• _Problem requirements_
Copy the material below word for word, leaving out the pictures.

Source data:

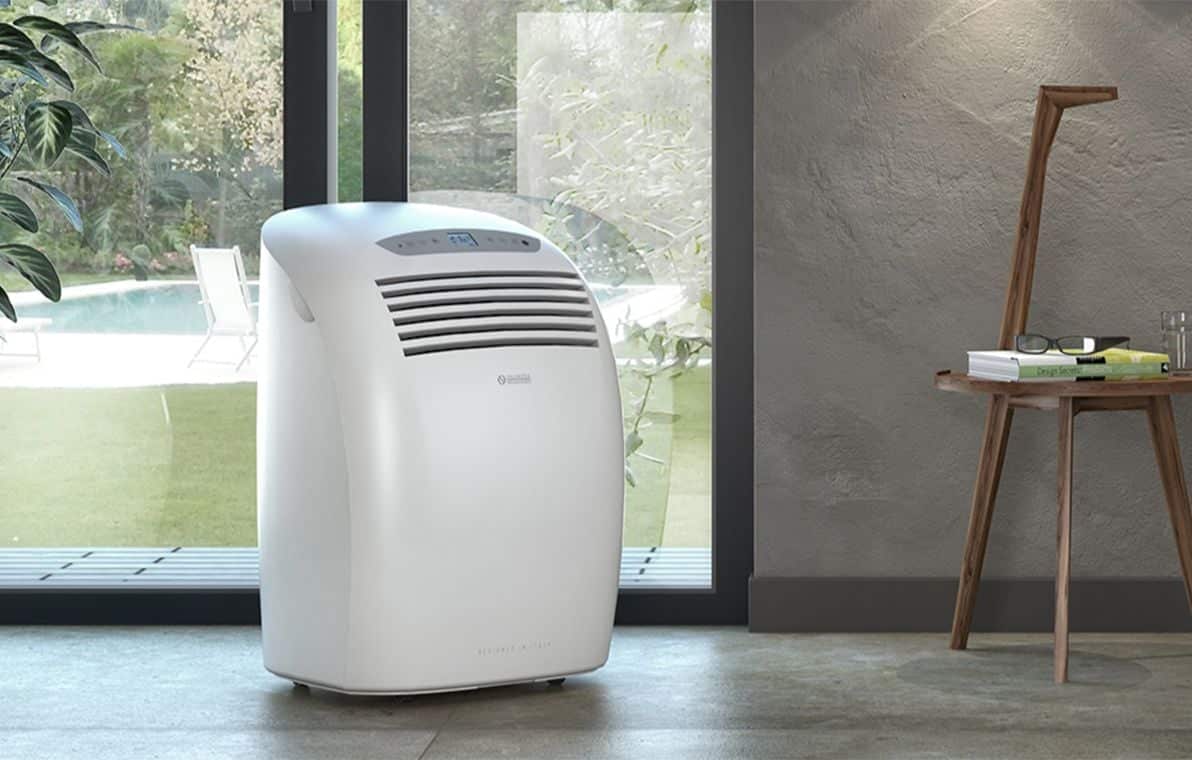 Climatiseur mobile dans un salon moderne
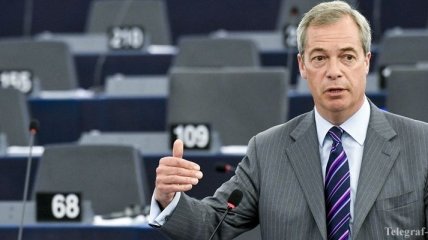 Главу британской партии за выход из ЕС облили молочным коктейлем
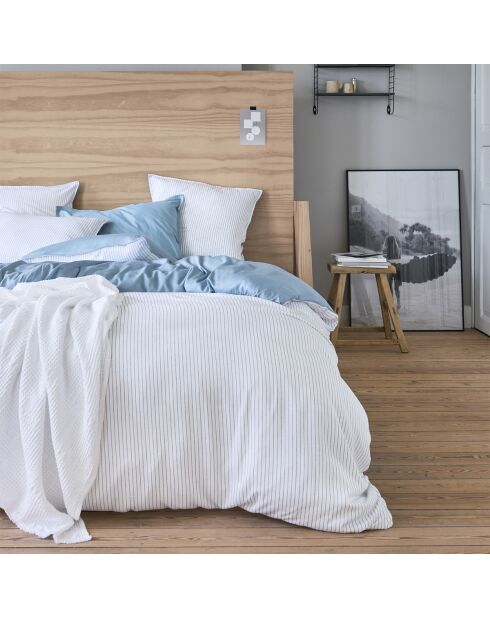 Sillage - Blauwblauwe kussensloop met bamboeviscoseprint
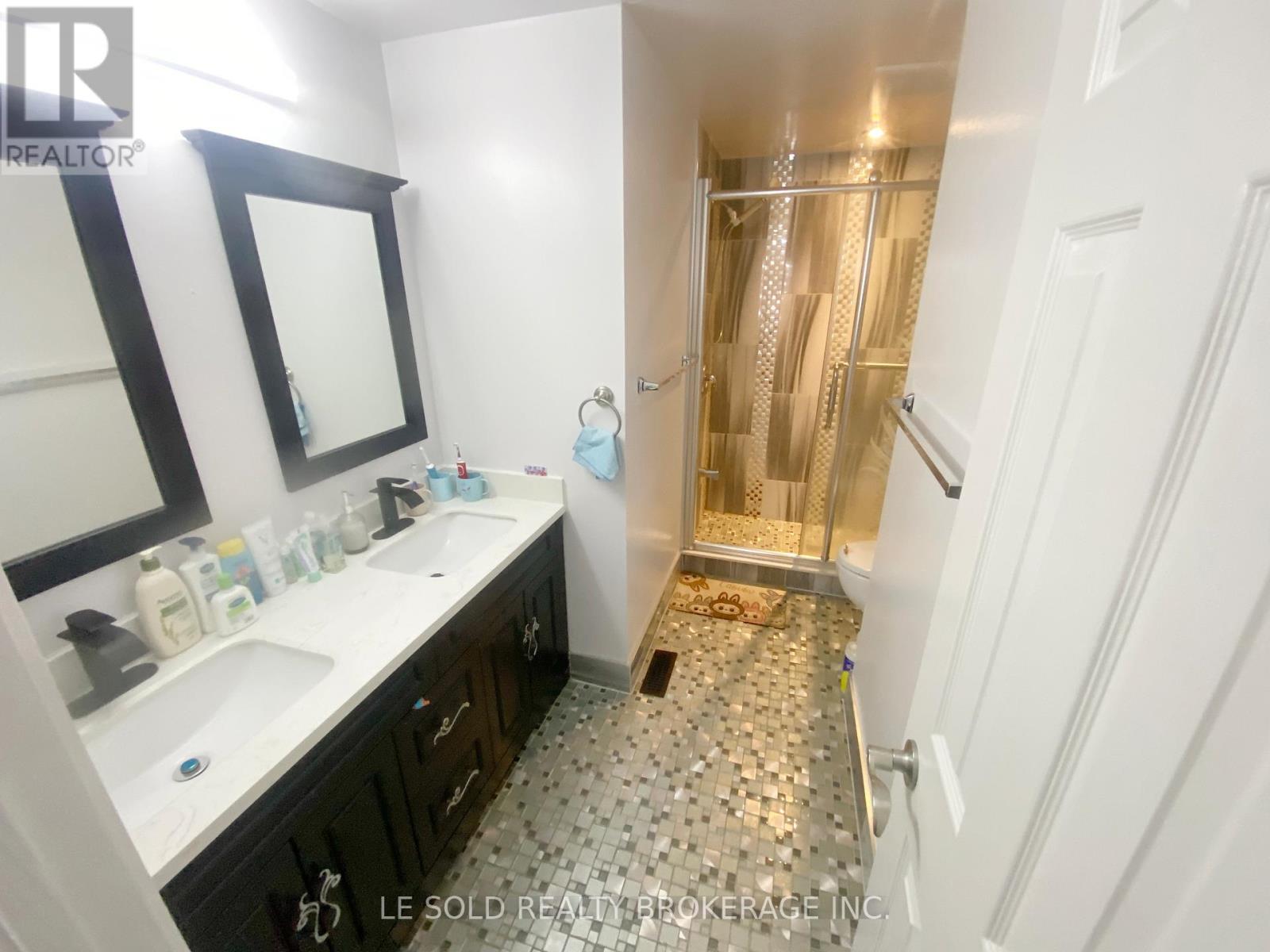 Upper - 110 Cimmaron Street, Markham, Ontario  L3S 2G7 - Photo 18 - N12770360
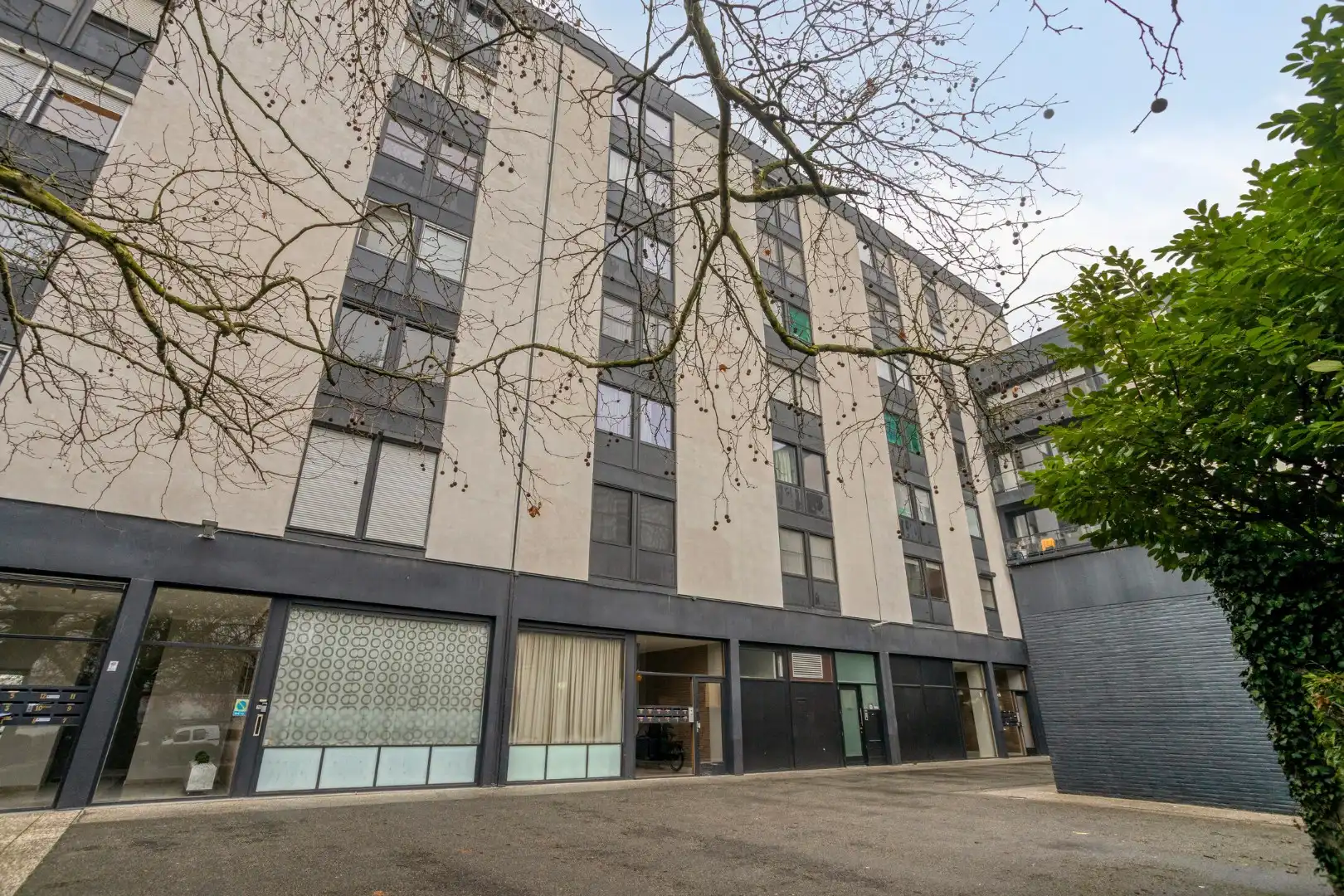 Zeer mooi gerenoveerd appartement met 2 slaapkamers en garage! foto 17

• _Answer to the problem_
 Climatiseur mobile dans un salon moderne
 Главу британской партии за выход из ЕС облили молочным коктейлем
 Sillage - Blauwblauwe kussensloop met bamboeviscoseprint
 Upper - 110 Cimmaron Street, Markham, Ontario  L3S 2G7 - Photo 18 - N12770360
 Zeer mooi gerenoveerd appartement met 2 slaapkamers en garage! foto 17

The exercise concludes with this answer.